Return, exactly, the line that contains "What is the" together with all lines after it to the end of the entries, and no further lines.

Dataset rows:
[Begin]
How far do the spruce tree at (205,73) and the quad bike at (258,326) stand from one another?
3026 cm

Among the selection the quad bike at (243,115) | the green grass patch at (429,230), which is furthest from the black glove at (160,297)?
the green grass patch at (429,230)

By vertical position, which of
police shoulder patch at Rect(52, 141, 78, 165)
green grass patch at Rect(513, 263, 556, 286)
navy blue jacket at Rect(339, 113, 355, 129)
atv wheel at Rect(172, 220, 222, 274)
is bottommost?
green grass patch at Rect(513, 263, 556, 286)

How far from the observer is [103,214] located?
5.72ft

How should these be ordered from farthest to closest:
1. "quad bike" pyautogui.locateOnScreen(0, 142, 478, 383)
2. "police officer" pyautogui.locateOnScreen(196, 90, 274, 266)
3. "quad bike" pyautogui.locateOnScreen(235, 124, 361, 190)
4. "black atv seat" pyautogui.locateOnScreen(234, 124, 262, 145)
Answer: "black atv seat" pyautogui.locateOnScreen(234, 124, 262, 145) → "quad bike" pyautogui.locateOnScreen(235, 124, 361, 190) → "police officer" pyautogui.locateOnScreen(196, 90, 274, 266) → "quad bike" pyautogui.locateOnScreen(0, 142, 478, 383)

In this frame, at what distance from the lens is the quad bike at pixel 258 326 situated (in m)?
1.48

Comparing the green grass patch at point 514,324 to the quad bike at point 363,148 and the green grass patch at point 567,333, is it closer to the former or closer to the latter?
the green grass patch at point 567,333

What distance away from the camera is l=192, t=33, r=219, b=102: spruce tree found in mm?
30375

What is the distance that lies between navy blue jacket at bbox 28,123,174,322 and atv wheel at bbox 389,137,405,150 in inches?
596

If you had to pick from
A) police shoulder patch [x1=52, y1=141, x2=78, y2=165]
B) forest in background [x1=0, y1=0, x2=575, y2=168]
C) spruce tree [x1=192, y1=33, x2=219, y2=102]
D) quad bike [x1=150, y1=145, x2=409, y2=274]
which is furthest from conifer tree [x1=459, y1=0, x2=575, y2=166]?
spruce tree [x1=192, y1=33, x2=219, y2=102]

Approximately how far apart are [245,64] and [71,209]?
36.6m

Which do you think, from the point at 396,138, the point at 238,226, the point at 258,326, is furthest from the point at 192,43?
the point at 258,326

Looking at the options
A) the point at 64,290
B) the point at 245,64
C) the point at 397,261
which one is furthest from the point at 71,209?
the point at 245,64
[End]
• _FULL OUTPUT_
What is the distance that lies between navy blue jacket at bbox 28,123,174,322 and atv wheel at bbox 389,137,405,150 in inches?
596

If you had to pick from
A) police shoulder patch [x1=52, y1=141, x2=78, y2=165]
B) forest in background [x1=0, y1=0, x2=575, y2=168]
C) spruce tree [x1=192, y1=33, x2=219, y2=102]
D) quad bike [x1=150, y1=145, x2=409, y2=274]
which is furthest from conifer tree [x1=459, y1=0, x2=575, y2=166]?
spruce tree [x1=192, y1=33, x2=219, y2=102]

Approximately how far apart are [245,64] and [71,209]?
36.6m

Which do you think, from the point at 396,138, the point at 238,226, the point at 258,326, is furthest from the point at 192,43?
the point at 258,326

Looking at the options
A) the point at 64,290
B) the point at 245,64
C) the point at 397,261
which one is furthest from the point at 71,209?
the point at 245,64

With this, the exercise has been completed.